Berkeley collapse legal proceedings set to begin

Preliminary civil legal proceedings following the Berkeley balcony collapse are due to commence in Oakland, California, on Monday.

Berkeley collapse legal proceedings set to begin

Many of the Irish students among the uninjured party-goers are also filing lawsuits, for emotional distress.

More than 30 companies, including the owners of the building, the developers, contractors, designers, and materials suppliers are among named defendants.

Six Irish students died and seven others were injured.

Families have filed lawsuits in relation to wrongful deaths while those injured have mounted personal injury cases.

The tragedy occurred in the early hours of June 16 when a group of friends were attending a birthday party at a fourth-floor apartment on Kittredge St in Berkeley when a balcony gave way, throwing a number of young students to the ground.

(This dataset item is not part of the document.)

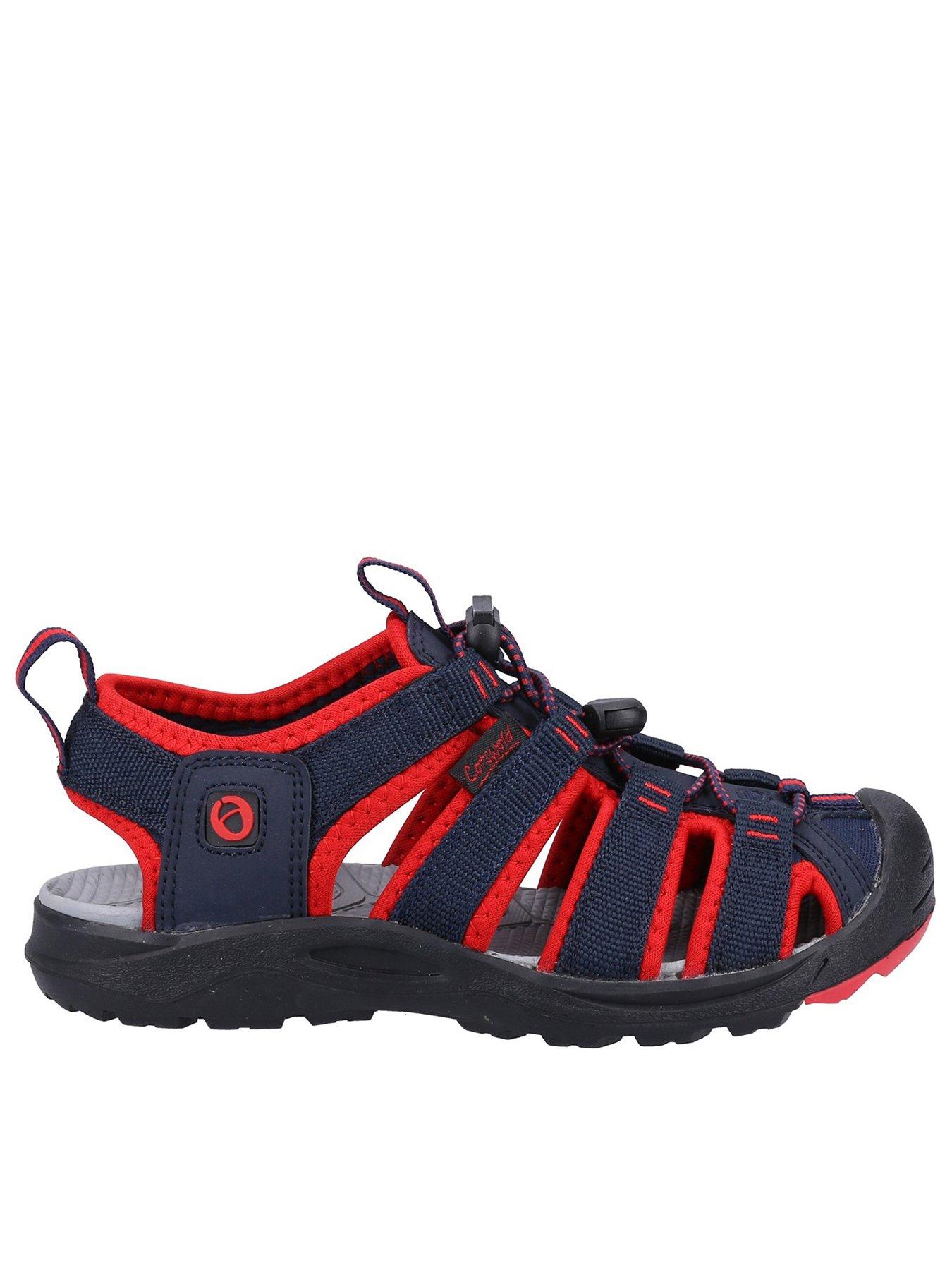 cotswold-kids-marshfield-kids-summer-sandals-navy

Niccolai Schuster, Olivia Burke, Eoghan Culligan, Ashley Donohoe, Eimear Walsh, and Lorcan Miller lost their lives. The injured were Aoife Beary, who had been celebrating her 21st birthday on the night, and friends Seán Fahey, Conor Flynn, Niall Murray, Jack Halpin, Hannah Waters, and Clodagh Cogley.

The deceased had all been in the US on J1 work and travel visas.

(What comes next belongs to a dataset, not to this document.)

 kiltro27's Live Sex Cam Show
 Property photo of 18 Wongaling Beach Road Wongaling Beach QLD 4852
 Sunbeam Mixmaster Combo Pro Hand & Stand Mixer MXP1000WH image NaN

The California law firm Walkup, Melodia, Kelly & Schoenberger is representing all of the survivors and all, but one, of the bereaved families. They are seeking to have all the cases heard together during the preliminary stages but to proceed separately to trial.

Another California law firm, Rains Lucia Stern, is representing the family of Ashley Donohoe, the only Irish-American killed in the incident.

Lawyers have said they expect some of the defendants in the cases will also seek, in separate proceedings, to sue each other for damages.

Lawyers have said they expect all the proceedings to be lengthy and complex with a number of “difficult and time-consuming” pre-trial motions, a large volume of documentary evidence, and witness testimony.

Meanwhile, the office of the Alameda County district attorney is continuing its criminal investigation into the incident. The district attorney’s office had been holding the balconies in a secure location but has now returned the remnants to the building owners and has said it no longer considers the apartment a crime scene.